Tuesday, December 25, 2007

Herayion: a time of birthing

In the night from 24th to 25th of December 2006, the Western Churches, i.e. the Roman Catholic, Protestant, Anglican (Episcopalian in Israel - more Lutheran in the Palestinian Territories) most Christian congregations will celebrate the "Nativity of Jesus": Christ... who took flesh and became a man (Nicaene Creed). The Eastern Orthodox Church of Jerusalem (the Greek Orthodox Patriarchate of Jerusalem historically assures the spiritual assistance to all Christian Orthodox believers living in present-day Israel, Territories under Palestinian Authority, Jordan), the Russian, Serbian, Georgian and Romanian Orthodox Churches together with the ancient Orthodox Syrian-Orthodox, Coptic and Ethiopian Churches will celebrate the Feast of the Nativity on January 6th to 7th, 2007. For various reasons, the ancient Apostolic Armenian Church is the only denomination to honor the feast on January 18-19, celebrating both the Nativity and the Baptism of Jesus (on January 16th in Armenia). The Greek-Catholics who follow the same rites as the Eastern-Orthodox but recognize the Pope of Rome - as also the Maronites (originally from Lebanon), Chaldeans (from Iraq), Syrian and Armenian Catholics will mark Christmas with the Roman Catholic Church.

_____

● **What you need to do**
1. Decide whether each statement below agrees with the text on Christmas dates, answering yes or no and quoting the words of the text that settle it. (a) The Apostolic Armenian Church honors the feast on January 18-19. (b) The Maronites mark Christmas with the Eastern Orthodox Church. (c) The Coptic Church celebrates the Feast of the Nativity on January 6th to 7th.
2. According to the text on Christmas dates, on what date are the Nativity and the Baptism of Jesus celebrated in Armenia?

● **Supplied information**
_____

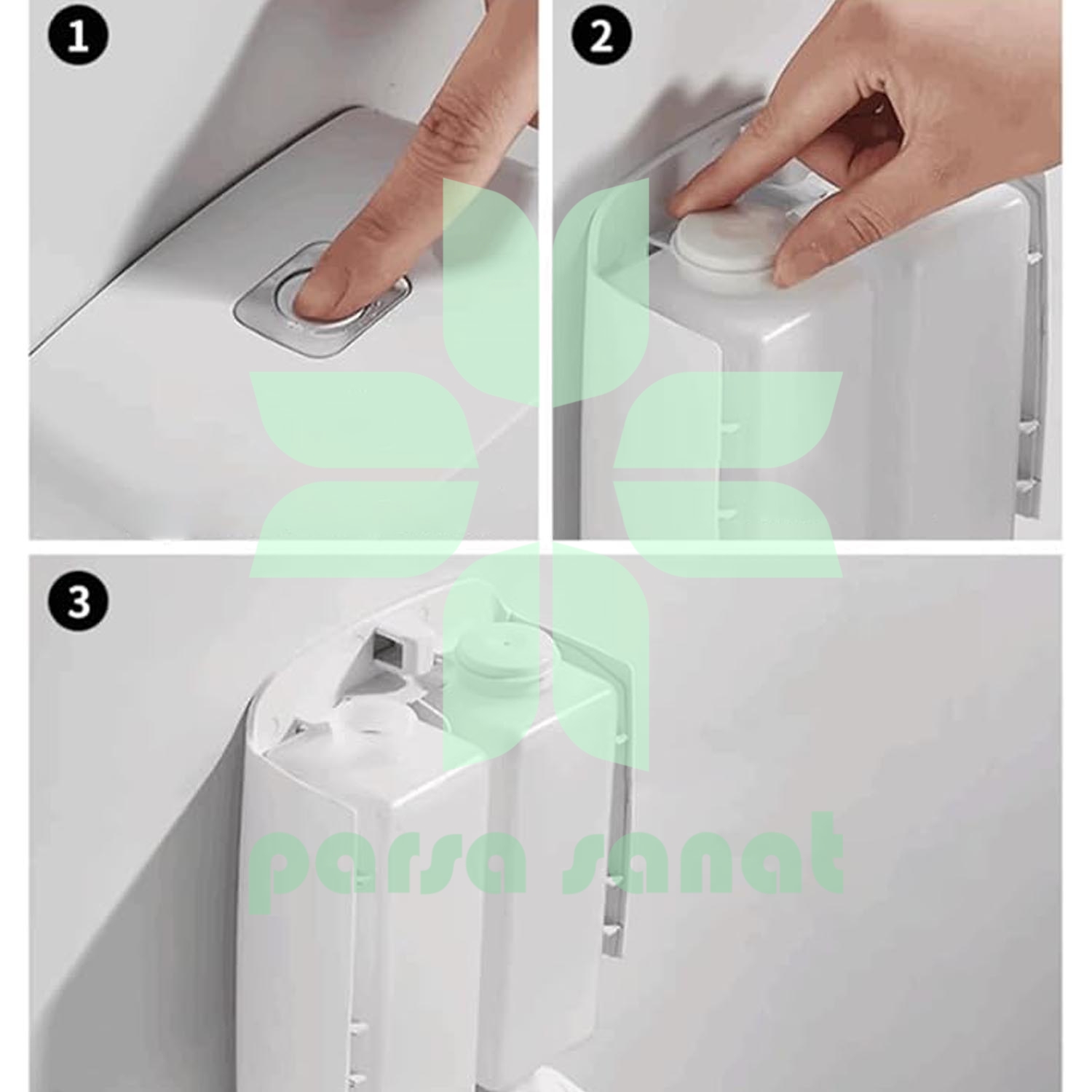 1

2

3

parsa sanat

_____

● **Results for each task**
1.
(a) Yes: "the ancient Apostolic Armenian Church is the only denomination to honor the feast on January 18-19"
(b) No: "as also the Maronites (originally from Lebanon), Chaldeans (from Iraq), Syrian and Armenian Catholics will mark Christmas with the Roman Catholic Church"
(c) Yes: "together with the ancient Orthodox Syrian-Orthodox, Coptic and Ethiopian Churches will celebrate the Feast of the Nativity on January 6th to 7th, 2007"

2. January 16th.